Technology and data provider Intercontinental Exchange (ICE) has unveiled a multi-asset class climate transition risk solution.
The solution offers emissions estimates and portfolio analytics for various fixed income asset classes, including municipal bonds, mortgage-backed securities (MBS), and real estate. It covers Scope 1, Scope 2, and Scope 3 emissions.
Alongside its existing coverage of sovereigns, corporate equities, and private companies, ICE’s solution enables clients to evaluate and benchmark financed emissions across a broad range of fixed income asset classes in a single platform.
The new solution addresses data coverage gaps for sub-asset classes such as residential mortgage-backed securities (RMBS), commercial mortgage-backed securities (CMBS), and private corporates.
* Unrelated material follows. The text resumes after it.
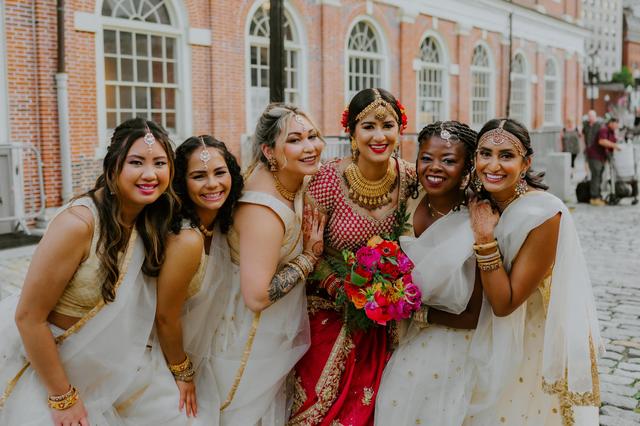 Brides by Mitali - 3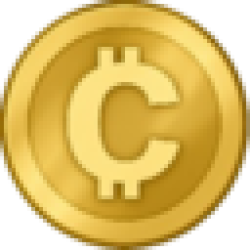 Cryptocurrency Coin CRYPTO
By consolidating these data sources, ICE provides a portfolio metric for tracking financed emissions across multiple asset classes. This approach supports climate risk reporting and ensures coverage of both physical and transition risks within portfolios.
ICE climate head Larry Lawrence said: “Our clients increasingly need quality transition risk data for underserved segments, particularly mortgage-backed securities, where we have applied physics-based simulations with building energy models and ICE’s data to provide emissions insights for RMBS and CMBS.
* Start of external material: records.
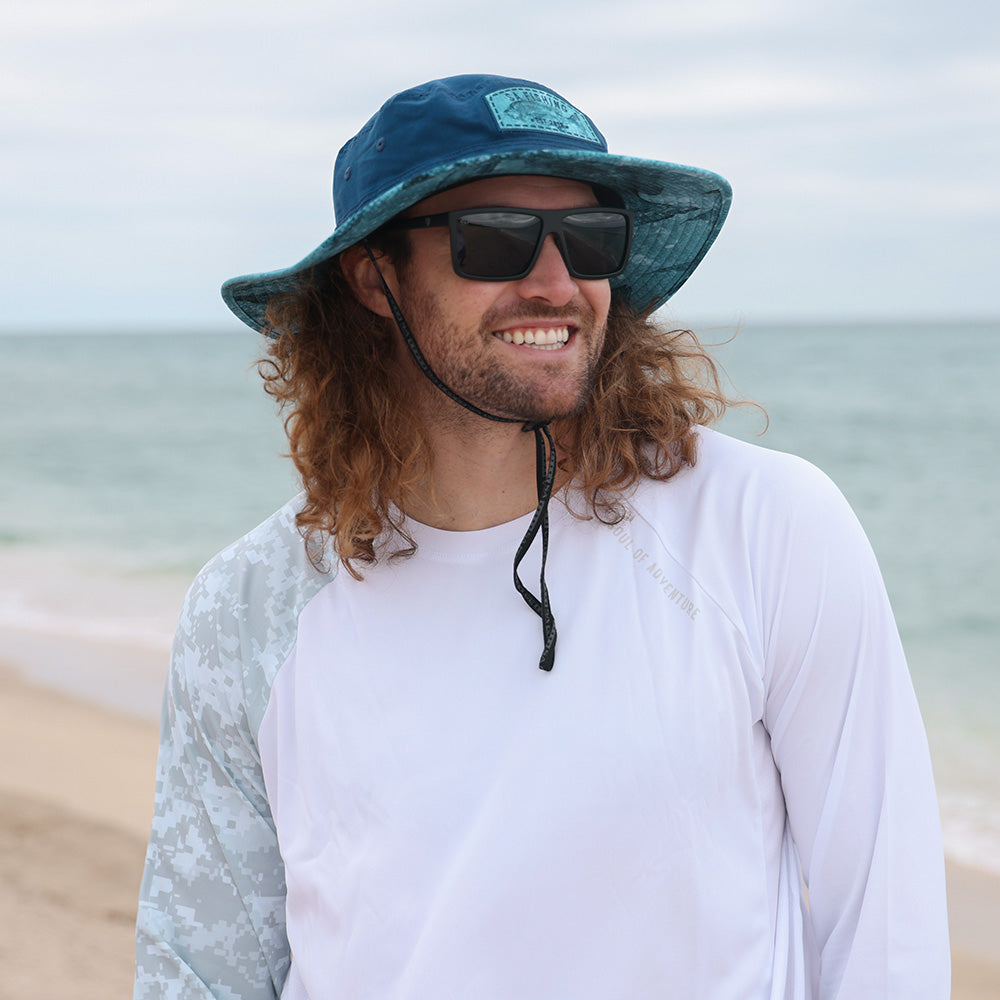 Bucket Hat|SA-30841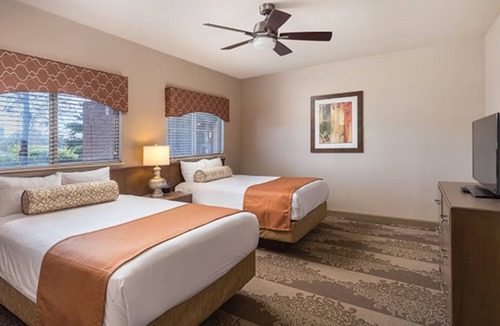Pennington Bend Resort | Wyndham Nashville, 2 Bedroom Condo, Free Wifi and Parking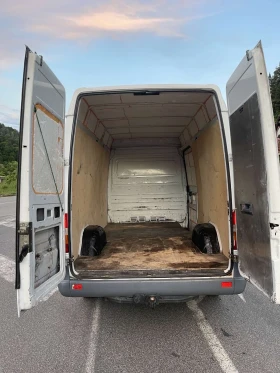 Mercedes-Benz Sprinter 312 | Mobile.bg � ����� ������ 5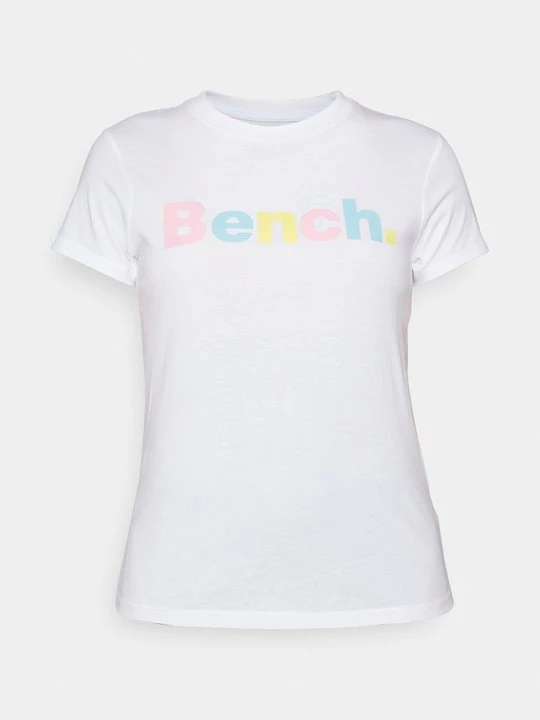 Obrázek produktu Triko s potiskem Bench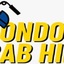 logo - London Grab Hire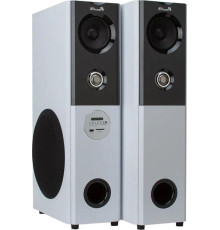 ELTRONIC (20-82) HOME SOUND белый - колонка 08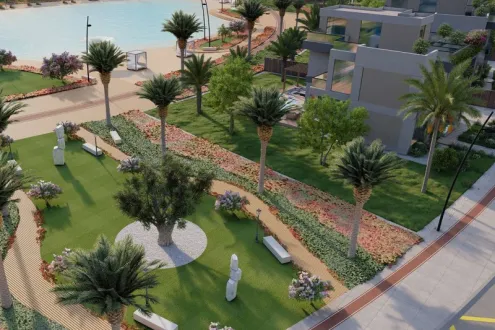 تفاصيل عن فيلات مشروع سعادة القاهرة الجديدة تفاصيل عن فيلات مشروع سعادة القاهرة الجديدة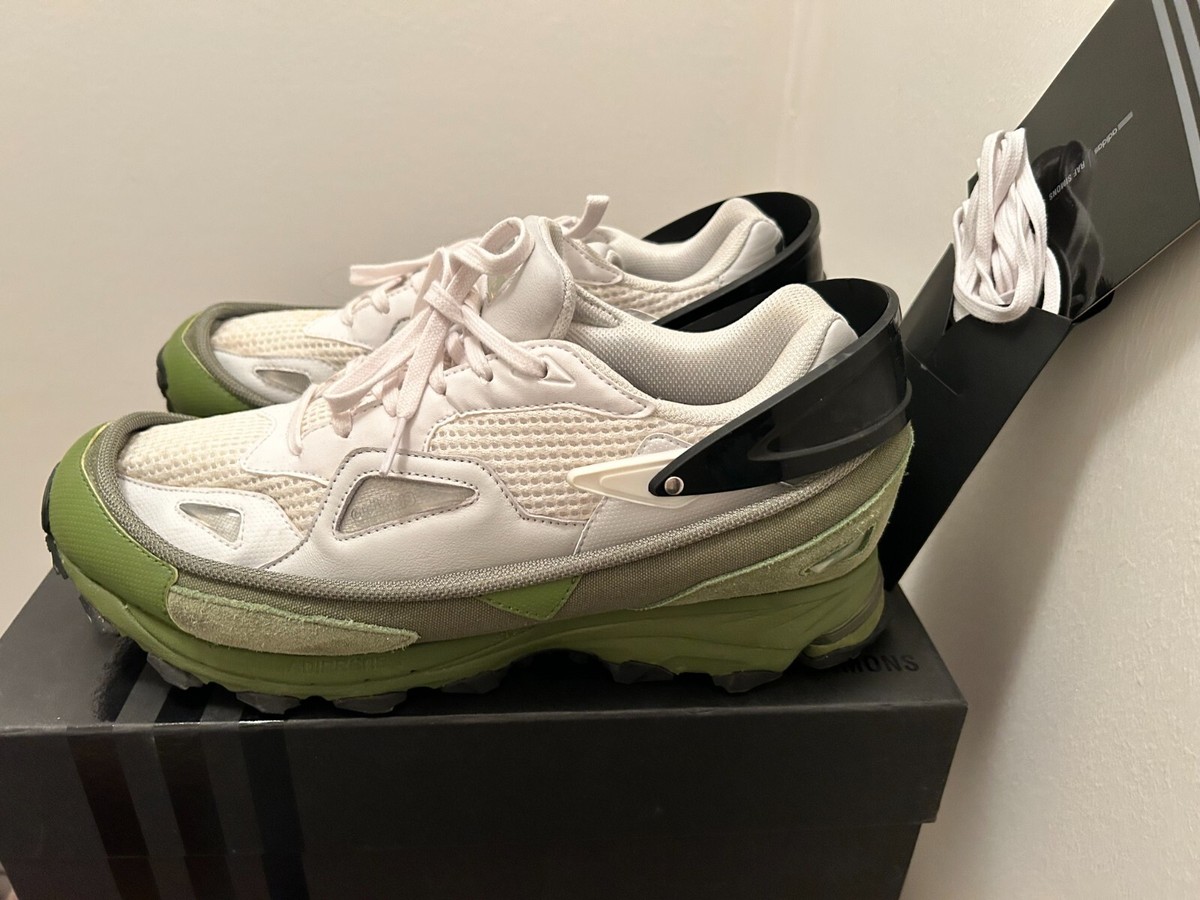 Size 9.5 - adidas Raf Simons x Response Trail 2 White for Size 9.5 - adidas Raf Simons x Response Trail 2 White for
“Mortgages and mortgage securities can represent more than 20 percent of bank balance sheets, leading to a growing need for data to help meet regulatory disclosure and support stress testing to inform decision-making.”
ICE’s transition risk solution is aligned with the Partnership for Carbon Accounting Financials (PCAF). It includes financed emissions data for more than 110 million US properties and over 4.2 million fixed income securities globally.
This solution forms part of ICE’s climate data offering, which provides data and analytics to quantify the risks posed by both transition and physical climate events.
In August this year, ICE announced several improvements to its digital mortgage lending platform, dubbed Encompass. The company aims to boost lender productivity, reduce operational costs, and offer increased value to homebuyers.